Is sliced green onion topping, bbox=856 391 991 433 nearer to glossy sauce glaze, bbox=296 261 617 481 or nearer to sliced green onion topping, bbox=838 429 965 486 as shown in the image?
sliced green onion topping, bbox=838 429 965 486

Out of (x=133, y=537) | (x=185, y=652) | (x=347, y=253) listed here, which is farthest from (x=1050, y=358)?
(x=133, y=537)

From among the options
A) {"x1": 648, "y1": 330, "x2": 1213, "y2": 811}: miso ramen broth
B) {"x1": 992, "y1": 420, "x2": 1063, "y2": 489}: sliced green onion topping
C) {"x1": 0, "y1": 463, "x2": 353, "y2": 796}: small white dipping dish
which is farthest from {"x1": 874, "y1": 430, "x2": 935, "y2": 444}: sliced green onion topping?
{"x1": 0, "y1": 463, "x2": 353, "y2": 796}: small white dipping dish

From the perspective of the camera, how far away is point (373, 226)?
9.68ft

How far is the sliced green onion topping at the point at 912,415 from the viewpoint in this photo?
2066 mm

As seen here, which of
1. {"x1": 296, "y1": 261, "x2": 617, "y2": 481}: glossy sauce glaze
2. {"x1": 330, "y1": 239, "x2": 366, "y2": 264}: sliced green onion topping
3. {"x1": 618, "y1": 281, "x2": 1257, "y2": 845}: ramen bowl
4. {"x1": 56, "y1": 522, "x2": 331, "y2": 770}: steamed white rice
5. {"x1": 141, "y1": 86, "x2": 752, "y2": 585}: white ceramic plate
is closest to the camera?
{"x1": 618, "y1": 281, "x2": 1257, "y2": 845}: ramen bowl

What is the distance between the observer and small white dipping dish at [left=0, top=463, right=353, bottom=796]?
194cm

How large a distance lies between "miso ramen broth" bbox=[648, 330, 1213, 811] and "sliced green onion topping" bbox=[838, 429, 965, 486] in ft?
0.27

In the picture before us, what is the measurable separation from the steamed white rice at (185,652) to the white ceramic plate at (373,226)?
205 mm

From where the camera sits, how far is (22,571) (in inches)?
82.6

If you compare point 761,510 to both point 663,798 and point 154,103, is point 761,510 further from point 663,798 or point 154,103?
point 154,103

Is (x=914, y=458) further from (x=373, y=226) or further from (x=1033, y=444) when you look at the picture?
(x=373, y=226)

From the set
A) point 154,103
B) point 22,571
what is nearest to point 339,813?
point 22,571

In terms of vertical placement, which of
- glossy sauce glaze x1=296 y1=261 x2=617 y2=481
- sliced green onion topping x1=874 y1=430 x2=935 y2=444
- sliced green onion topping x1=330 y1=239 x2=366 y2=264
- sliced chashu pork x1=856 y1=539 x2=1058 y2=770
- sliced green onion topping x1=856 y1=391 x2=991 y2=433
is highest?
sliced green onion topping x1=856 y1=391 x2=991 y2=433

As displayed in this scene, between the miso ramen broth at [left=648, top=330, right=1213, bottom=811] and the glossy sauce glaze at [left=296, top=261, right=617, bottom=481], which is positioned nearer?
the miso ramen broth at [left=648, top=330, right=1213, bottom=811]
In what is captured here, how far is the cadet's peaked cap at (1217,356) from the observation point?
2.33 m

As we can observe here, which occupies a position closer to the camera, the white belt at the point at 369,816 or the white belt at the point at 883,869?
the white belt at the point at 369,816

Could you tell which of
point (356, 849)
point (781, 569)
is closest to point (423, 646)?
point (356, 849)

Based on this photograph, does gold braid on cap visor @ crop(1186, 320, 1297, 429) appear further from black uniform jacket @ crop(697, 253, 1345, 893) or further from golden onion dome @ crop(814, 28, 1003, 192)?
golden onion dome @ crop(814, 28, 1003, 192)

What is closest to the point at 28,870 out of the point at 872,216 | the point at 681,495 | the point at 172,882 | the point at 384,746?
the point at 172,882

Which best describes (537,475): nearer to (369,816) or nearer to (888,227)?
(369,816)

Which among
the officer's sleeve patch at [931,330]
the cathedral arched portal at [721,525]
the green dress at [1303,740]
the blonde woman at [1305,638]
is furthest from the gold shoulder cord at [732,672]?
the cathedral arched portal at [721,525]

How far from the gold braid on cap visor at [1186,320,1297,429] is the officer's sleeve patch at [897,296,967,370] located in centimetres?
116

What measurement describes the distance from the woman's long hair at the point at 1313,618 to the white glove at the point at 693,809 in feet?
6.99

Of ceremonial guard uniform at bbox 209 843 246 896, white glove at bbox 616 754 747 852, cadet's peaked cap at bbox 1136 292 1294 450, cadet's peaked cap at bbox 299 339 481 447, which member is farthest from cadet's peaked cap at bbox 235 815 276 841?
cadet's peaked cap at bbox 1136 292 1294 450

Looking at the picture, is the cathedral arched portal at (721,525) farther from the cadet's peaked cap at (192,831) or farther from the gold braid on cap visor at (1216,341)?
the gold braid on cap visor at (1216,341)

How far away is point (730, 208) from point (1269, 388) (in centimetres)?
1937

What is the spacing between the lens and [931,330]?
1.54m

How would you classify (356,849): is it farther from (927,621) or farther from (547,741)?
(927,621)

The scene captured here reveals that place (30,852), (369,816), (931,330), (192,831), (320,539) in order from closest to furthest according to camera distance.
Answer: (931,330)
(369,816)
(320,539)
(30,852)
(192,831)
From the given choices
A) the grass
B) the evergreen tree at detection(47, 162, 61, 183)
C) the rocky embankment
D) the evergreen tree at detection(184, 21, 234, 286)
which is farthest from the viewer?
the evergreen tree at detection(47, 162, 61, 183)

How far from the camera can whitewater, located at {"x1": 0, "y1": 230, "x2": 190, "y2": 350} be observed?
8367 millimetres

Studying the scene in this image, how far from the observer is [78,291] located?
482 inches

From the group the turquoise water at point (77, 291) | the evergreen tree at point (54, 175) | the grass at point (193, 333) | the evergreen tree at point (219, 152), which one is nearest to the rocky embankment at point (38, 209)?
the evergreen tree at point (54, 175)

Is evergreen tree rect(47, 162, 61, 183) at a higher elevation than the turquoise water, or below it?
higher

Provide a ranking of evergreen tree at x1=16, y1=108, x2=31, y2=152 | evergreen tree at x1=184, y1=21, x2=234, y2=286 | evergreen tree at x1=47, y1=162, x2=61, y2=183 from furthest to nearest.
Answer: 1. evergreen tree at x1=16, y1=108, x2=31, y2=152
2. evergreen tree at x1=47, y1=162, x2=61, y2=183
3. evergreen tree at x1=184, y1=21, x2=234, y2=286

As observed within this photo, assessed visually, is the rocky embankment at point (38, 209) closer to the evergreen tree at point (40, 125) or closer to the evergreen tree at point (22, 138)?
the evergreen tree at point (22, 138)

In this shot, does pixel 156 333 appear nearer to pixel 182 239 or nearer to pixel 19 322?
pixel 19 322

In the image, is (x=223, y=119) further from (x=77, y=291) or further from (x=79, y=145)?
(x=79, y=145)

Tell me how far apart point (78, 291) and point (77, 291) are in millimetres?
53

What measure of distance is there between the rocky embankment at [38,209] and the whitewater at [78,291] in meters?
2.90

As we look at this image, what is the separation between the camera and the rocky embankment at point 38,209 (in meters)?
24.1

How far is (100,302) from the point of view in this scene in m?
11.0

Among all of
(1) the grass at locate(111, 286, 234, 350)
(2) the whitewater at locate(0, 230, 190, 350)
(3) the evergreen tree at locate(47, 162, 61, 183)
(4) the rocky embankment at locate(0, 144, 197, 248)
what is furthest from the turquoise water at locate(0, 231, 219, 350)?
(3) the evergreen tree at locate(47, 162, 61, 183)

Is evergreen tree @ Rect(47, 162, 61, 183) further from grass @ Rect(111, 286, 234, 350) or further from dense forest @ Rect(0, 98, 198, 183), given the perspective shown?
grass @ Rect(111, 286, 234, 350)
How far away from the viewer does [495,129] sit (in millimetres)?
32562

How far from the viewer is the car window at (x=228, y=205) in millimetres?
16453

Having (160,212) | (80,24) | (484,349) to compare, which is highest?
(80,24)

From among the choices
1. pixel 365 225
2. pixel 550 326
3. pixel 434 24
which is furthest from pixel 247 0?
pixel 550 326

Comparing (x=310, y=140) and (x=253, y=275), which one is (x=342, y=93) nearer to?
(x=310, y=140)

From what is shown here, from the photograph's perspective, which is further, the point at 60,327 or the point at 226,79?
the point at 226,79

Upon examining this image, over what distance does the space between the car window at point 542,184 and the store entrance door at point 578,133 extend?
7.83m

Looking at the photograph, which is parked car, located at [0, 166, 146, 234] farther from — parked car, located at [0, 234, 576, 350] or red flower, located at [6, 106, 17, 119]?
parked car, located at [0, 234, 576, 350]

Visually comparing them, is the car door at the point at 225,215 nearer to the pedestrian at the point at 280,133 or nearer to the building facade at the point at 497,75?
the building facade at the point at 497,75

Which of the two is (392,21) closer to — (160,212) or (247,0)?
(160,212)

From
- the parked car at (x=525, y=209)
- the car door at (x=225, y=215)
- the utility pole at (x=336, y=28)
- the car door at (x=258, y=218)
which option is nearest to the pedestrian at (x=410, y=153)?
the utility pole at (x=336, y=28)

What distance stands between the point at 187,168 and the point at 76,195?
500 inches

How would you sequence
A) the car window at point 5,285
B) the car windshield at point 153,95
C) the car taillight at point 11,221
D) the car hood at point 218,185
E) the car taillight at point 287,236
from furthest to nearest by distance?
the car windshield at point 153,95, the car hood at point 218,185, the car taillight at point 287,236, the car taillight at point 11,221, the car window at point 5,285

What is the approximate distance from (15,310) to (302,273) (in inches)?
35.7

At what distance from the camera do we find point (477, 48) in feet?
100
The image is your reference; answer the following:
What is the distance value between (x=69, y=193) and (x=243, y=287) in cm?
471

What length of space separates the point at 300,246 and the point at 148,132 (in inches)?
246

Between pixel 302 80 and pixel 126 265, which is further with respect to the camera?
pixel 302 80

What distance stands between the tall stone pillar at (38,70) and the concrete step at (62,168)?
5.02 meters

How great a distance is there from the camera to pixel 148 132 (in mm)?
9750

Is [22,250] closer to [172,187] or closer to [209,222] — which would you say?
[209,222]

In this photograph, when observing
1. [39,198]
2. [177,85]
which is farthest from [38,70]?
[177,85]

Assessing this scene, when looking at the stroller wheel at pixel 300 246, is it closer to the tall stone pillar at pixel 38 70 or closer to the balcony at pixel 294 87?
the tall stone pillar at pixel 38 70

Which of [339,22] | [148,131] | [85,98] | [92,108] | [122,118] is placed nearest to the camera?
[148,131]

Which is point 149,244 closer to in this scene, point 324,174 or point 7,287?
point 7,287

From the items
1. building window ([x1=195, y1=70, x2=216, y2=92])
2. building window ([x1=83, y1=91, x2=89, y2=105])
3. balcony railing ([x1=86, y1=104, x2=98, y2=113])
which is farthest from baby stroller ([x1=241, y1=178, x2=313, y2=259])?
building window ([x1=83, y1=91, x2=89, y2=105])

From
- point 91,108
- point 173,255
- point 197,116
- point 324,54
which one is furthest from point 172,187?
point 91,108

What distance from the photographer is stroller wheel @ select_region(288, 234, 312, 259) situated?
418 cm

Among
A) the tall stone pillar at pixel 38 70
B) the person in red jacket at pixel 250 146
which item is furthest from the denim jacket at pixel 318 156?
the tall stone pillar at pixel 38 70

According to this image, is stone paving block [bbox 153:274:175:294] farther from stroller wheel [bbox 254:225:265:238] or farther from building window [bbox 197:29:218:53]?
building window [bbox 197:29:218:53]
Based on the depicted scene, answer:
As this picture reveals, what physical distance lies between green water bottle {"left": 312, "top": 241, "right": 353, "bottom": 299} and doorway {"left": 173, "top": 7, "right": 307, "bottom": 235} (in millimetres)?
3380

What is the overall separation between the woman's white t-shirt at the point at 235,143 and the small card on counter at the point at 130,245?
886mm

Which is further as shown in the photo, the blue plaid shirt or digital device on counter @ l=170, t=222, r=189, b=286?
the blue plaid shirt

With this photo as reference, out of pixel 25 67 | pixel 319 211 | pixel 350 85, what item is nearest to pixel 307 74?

========================================

The required output is the exact sequence of lines from the one containing "From the items" through the end of the listing, both endpoints included.

* Task result
From the items
1. building window ([x1=195, y1=70, x2=216, y2=92])
2. building window ([x1=83, y1=91, x2=89, y2=105])
3. balcony railing ([x1=86, y1=104, x2=98, y2=113])
which is farthest from baby stroller ([x1=241, y1=178, x2=313, y2=259])?
building window ([x1=83, y1=91, x2=89, y2=105])

From
- point 91,108
- point 173,255
- point 197,116
- point 324,54
which one is furthest from point 172,187?
point 91,108

What distance from the photographer is stroller wheel @ select_region(288, 234, 312, 259) situated?
418 cm

Among
A) the tall stone pillar at pixel 38 70
B) the person in red jacket at pixel 250 146
which item is furthest from the denim jacket at pixel 318 156?
the tall stone pillar at pixel 38 70

According to this image, is stone paving block [bbox 153:274:175:294] farther from stroller wheel [bbox 254:225:265:238] or farther from building window [bbox 197:29:218:53]?
building window [bbox 197:29:218:53]
Based on the depicted scene, answer:
As this picture reveals, what physical distance lies between green water bottle {"left": 312, "top": 241, "right": 353, "bottom": 299} and doorway {"left": 173, "top": 7, "right": 307, "bottom": 235} (in millimetres)?
3380

What is the overall separation between the woman's white t-shirt at the point at 235,143 and the small card on counter at the point at 130,245?
886mm

Which is further as shown in the photo, the blue plaid shirt or digital device on counter @ l=170, t=222, r=189, b=286?
the blue plaid shirt

With this photo as reference, out of pixel 25 67 | pixel 319 211 | pixel 350 85, what item is nearest to pixel 307 74?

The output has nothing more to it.